Mendengar pernyataan Haris, Pangeran makin penasaran. Dia mencoba mengungkap lebih da­lam apa motivasi laporan Haris ke Banggar. Pangeran bertanya, se­bagai politisi intelektual, jika me­nemukan atau mengalami sebuah tindak pidana, kemana harus melapor.

Haris menjawab, ke kepolisian. Begitu mendengar pernyataan ter­sebut, Pangeran tidak mau ka­lah. Dia kembali mendesak Haris. “Kenapa tidak lapor ke polisi, tapi ke Banggar,” katanya dengan nada tinggi.

Haris beralasan, dirinya me­la­por ke Banggar karena Banggar merupakan tempat Wa Ode be­kerja. Mendengar jawaban itu, Pa­ngeran makin gencar bertanya. Dia menyoal, apakah Banggar bisa mengambil suatu tindakan hukum. Mendapat pertanyaan itu, Haris terdiam. Tampak, dia me­narik nafas panjang.

Belum lagi Haris menjawab, Pangeran kembali bertanya. Kali ini, pertanyaan dialamatkan ke­pada jaksa penuntut umum (JPU) KPK. “Saudara penuntut umum, apakah saksi sudah jadi ters­ang­ka,” kata Pangeran. JPU men­ja­wab, “Belum.” Lalu, Pangeran me­lan­jutkan pernyataan. “Tolong di­proses untuk dijadikan tersangka.”

Pangeran menegaskan, omo­ngan yang tidak jelas dan ber­belit-belit, menunjukkan bahwa Haris berbohong. Makanya, dia meminta JPU KPK me­nyam­pai­kan kepada penyidik KPK agar menetapkan Haris sebagai ter­sangka. “Sampaikan kepada pe­nyidik,” katanya kepada JPU. Ke­mudian, Pangeran berkata kepada Haris, “Saudara ini jangan mem­beri keterangan berbelit-belit.”

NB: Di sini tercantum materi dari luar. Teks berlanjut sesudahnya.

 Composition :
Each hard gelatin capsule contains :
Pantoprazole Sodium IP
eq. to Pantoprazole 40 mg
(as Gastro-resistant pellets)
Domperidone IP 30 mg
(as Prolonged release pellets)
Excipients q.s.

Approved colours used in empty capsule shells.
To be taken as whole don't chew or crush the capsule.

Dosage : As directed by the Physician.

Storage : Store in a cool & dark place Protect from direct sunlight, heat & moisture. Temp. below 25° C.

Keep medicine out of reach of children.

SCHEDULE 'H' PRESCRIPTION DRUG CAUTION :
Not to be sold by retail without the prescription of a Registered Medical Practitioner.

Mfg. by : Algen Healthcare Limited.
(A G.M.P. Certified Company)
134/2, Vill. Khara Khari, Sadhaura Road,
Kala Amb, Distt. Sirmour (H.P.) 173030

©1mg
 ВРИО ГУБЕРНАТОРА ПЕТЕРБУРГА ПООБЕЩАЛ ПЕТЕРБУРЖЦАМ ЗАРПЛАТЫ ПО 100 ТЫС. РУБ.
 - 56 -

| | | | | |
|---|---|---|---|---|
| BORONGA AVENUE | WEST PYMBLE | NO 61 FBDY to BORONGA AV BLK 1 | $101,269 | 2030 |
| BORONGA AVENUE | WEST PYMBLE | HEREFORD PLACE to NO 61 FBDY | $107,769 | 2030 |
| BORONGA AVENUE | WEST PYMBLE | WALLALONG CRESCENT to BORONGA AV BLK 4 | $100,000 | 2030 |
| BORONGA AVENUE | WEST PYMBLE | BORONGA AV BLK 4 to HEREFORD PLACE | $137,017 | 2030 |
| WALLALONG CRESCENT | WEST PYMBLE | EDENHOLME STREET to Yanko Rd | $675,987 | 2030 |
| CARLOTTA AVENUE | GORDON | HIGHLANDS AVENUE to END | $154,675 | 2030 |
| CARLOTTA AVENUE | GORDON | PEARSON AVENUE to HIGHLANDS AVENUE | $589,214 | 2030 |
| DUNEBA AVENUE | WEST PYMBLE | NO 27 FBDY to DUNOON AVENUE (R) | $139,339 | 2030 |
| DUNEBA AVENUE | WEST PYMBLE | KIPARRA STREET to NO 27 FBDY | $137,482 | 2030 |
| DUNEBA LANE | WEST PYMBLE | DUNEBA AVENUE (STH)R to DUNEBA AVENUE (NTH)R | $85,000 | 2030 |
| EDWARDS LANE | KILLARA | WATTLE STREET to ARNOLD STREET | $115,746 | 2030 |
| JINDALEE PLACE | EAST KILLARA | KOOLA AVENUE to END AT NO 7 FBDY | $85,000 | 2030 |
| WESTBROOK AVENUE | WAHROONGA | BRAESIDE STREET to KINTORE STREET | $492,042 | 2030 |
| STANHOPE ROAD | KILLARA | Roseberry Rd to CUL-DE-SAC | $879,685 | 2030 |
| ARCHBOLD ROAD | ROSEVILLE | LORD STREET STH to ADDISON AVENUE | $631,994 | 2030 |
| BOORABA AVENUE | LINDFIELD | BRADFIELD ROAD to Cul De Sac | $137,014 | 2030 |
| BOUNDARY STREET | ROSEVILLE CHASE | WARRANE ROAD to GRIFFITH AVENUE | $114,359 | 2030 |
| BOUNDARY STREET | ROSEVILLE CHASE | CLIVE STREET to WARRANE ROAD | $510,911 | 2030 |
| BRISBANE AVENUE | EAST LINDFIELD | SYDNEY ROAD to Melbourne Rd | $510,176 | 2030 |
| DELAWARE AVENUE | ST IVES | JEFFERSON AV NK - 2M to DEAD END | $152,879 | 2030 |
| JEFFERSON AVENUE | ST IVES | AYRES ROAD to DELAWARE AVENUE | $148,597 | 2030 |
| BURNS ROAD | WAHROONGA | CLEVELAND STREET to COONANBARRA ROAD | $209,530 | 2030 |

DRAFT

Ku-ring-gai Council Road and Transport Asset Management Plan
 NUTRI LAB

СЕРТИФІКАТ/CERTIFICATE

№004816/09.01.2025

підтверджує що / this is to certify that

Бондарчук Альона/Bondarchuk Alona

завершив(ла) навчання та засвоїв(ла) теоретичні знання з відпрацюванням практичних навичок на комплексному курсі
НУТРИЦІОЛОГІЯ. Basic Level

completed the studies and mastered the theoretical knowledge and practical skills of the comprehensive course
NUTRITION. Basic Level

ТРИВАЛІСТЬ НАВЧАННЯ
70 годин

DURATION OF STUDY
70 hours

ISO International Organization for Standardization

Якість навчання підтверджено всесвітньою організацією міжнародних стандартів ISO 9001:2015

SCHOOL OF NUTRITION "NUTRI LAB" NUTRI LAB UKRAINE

Hakim Tipikor juga telah me­minta KPK menetapkan Asisten pribadi Wa Ode Nurhayati, Sefa Yolanda sebagai tersangka. Tapi, sejauh ini, Sefa masih berstatus saksi. Ceritanya begini, Ketua Ma­jelis Hakim Suhartoyo be­reak­si keras.

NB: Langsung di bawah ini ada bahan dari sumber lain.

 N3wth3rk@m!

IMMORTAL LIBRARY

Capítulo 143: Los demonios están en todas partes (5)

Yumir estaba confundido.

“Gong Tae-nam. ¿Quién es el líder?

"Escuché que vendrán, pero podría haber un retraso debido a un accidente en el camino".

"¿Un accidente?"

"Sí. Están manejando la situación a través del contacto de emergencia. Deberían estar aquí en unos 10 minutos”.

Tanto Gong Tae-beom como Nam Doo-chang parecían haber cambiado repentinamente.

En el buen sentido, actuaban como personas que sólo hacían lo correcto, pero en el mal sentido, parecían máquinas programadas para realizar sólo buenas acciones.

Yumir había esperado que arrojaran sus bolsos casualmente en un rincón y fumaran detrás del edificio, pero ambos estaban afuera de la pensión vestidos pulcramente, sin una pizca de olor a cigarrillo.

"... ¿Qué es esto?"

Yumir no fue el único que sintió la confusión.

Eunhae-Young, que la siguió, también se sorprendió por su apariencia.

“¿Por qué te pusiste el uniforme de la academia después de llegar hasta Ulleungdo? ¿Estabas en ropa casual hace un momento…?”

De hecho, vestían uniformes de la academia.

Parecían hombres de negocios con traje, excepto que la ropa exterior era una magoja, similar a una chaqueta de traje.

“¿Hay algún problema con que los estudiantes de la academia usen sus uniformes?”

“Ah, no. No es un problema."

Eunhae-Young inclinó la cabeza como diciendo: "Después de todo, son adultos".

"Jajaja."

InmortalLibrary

Suaranya meninggi kala me­nanggapi jawaban saksi Sefa Yo­landa dalam sidang di Pengadilan Tipikor Jakarta pada Selasa malam (23/10). Melalui jaksa KPK, Suhartoyo meminta KPK me­netapkan Sefa sebagai ter­sang­ka. “Ini mestinya jadi ter­sangka Pak Jaksa,” tegasnya.

 Dia menilai, kesaksian Sefa bagi terdakwa Fahd A Rafiq tidak konsisten. Sehingga, meng­ham­bat kelancaran sidang. Selain itu, menurut hakim, rangkaian tran­saksi suap dari Fahd kepada Wa Ode masuk melalui Andi Haris Su­rahman dan Sefa.

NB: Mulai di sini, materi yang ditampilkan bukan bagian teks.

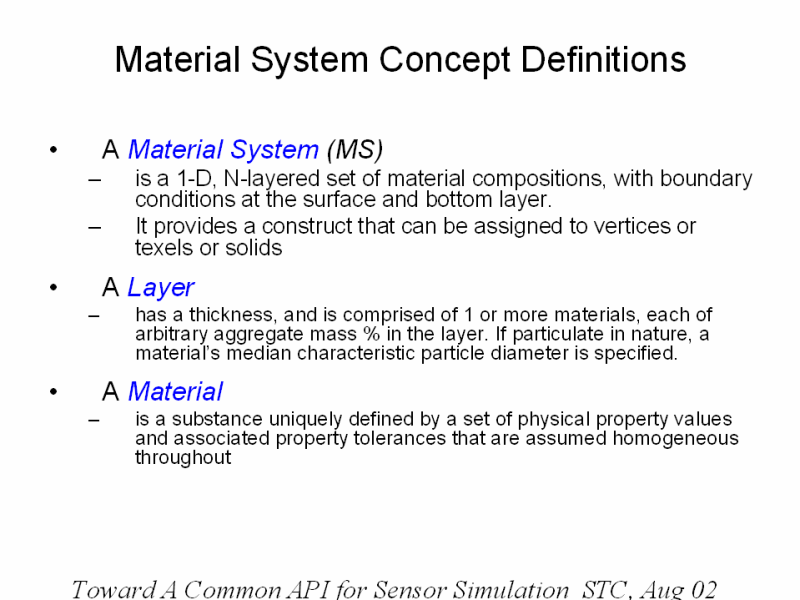 Material System Concept Definitions

• A Material System (MS)
– is a 1-D, N-layered set of material compositions, with boundary conditions at the surface and bottom layer.
– It provides a construct that can be assigned to vertices or texels or solids

• A Layer
– has a thickness, and is comprised of 1 or more materials, each of arbitrary aggregate mass % in the layer. If particulate in nature, a material's median characteristic particle diameter is specified.

• A Material
– is a substance uniquely defined by a set of physical property values and associated property tolerances that are assumed homogeneous throughout

Toward A Common API for Sensor Simulation STC, Aug 02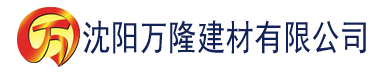 万 沈阳万隆建材有限公司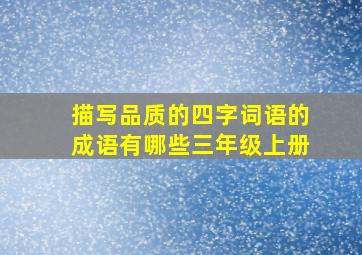 描写品质的四字词语的成语有哪些三年级上册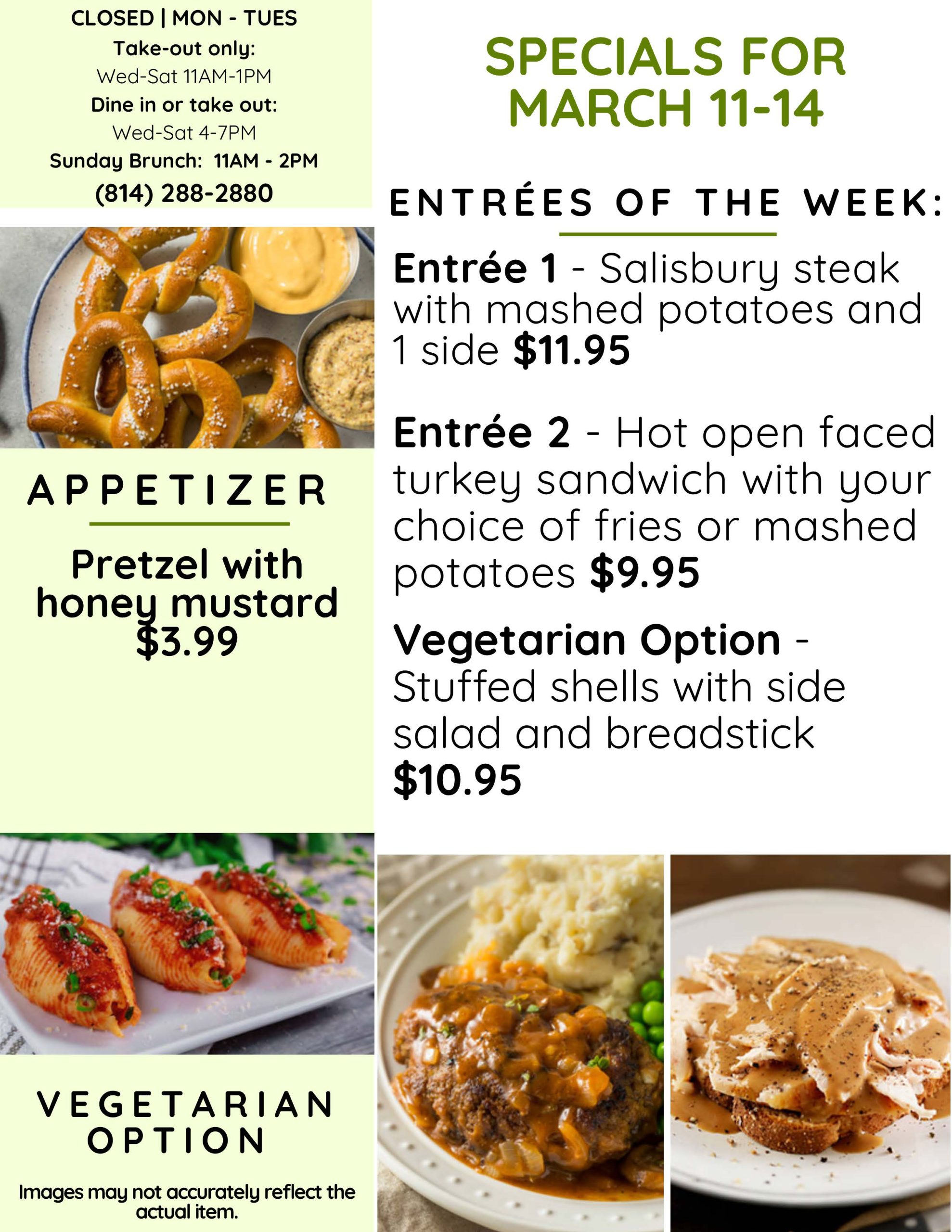 CLOSED | MON - TUES
Take-out only:
Wed-Sat 11AM-1PM
Dine in or take out:
Wed-Sat 4-7PM
Sunday Brunch: 11AM - 2PM
(814) 288-2880

APPETIZER

Pretzel with honey mustard $3.99

VEGETARIAN OPTION

Images may not accurately reflect the actual item.

SPECIALS FOR MARCH 11-14

ENTRÉES OF THE WEEK:

Entrée 1 - Salisbury steak with mashed potatoes and 1 side $11.95

Entrée 2 - Hot open faced turkey sandwich with your choice of fries or mashed potatoes $9.95

Vegetarian Option - Stuffed shells with side salad and breadstick $10.95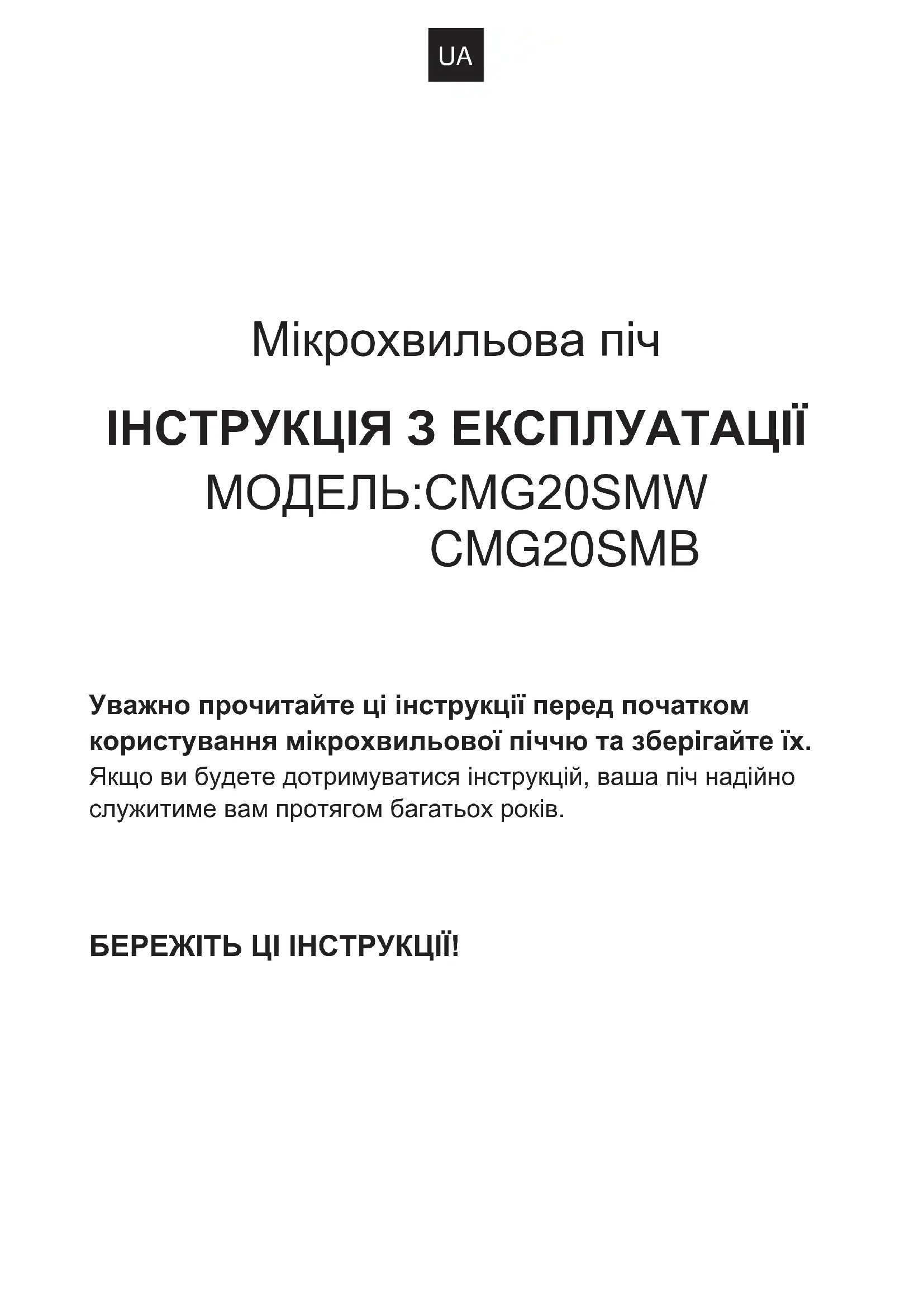 UA

Мікрохвильова піч

ІНСТРУКЦІЯ З ЕКСПЛУАТАЦІЇ

МОДЕЛЬ:CMG20SMW
CMG20SMB

Уважно прочитайте ці інструкції перед початком користування мікрохвильової піччю та зберігайте їх.
Якщо ви будете дотримуватися інструкцій, ваша піч надійно служитиме вам протягом багатьох років.

БЕРЕЖІТЬ ЦІ ІНСТРУКЦІЇ!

Tersangka Baru Bisa Menjadi Pintu Masuk

Ruhut Sitompul, Anggota Komisi III DPR

POLITISI Partai Demokrat R­uhut Sitompul menyatakan, pe­nambahan jumlah tersangka kasus suap Dana Penyesuaian Infrastruktur Daerah (DPID) me­nunjukkan adanya komit­men penegak hukum me­nye­le­sai­kan perkara ini. Dia pun m­e­ngapresiasi langkah DPR yang merespon upaya KPK secara maksimal.

“Saya melihat sudah ada koor­dinasi yang baik dari penyidik KPK dan DPR. Itu menjadi hal penting dalam menyelesaikan perkara hukum ini,” ujarnya.

Dia berharap, koordinasi yang sudah berjalan itu terus di­intensifkan. Terlebih hal itu ber­kaitan dengan upaya pem­be­ran­ta­san korupsi yang menjadi cita-cita bersama. Diga­ris­ba­wa­hi, komitmen politisi DPR mem­bantu penegak hukum hen­daknya juga dilakukan sesuai aturan hukum.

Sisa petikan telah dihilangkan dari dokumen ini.